It gets more complex the more assets, operations and debt that companies like FTS have ex-Canada. IOW, not as simple any more to make broad conclusions.


----------



## jargey3000

help me here......ive owned fts since forever!
actually since BEFORE it was fts! it was Nfld Power back then!
logic tells me i should consider taking profits at "all-time highs", no?
or should i let greed rule, and hang on?


----------



## Eder

Best to just sell some. I was in the same quandary with my ENB today so sold 25%. I feel like a genius. (I am still way over allocation because ENB was being given away a short time ago)


----------



## OnlyMyOpinion

I'd decide within the context of your plan (e.g. cash needs, asset allocation).


----------



## AltaRed

OnlyMyOpinion said:


> I'd decide within the context of your plan (e.g. cash needs, asset allocation).
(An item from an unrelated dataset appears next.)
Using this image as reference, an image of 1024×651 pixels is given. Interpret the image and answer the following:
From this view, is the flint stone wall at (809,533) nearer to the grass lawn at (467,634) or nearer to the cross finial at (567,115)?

As would I. By asset allocation, I assume you are also including how far out of whack a single holding has gotten in one's portfolio. There are different opinions on letting a holding 'run' but that also increases exposure in event of an unforeseen cataclysmic event with that holding. A number of my holdings are 'outsized' but not by a factor of two for example.

Stick to your IPS (investing plan).


----------



## jargey3000

AltaRed said:


> As would I.
> 
> Stick to your IPS (investing plan).


AIIHO! .....lol........


----------



## Video_Frank

jargey3000 said:


> AIIHO! .....lol........


Word.


----------



## jargey3000

*Fortis (FTS)*

for anyone who, like moi, has held shares Fortis for, like, forever....would you consider selling any at current (high) levels? or do you see it drifting higher....?
(up another .15 today, as I type, to $52.70)


----------



## AltaRed

jargey3000 said:


> for anyone who, like moi, has held shares Fortis for, like, forever....would you consider selling any at current (high) levels? or do you see it drifting higher....?
> (up another .15 today, as I type, to $52.70)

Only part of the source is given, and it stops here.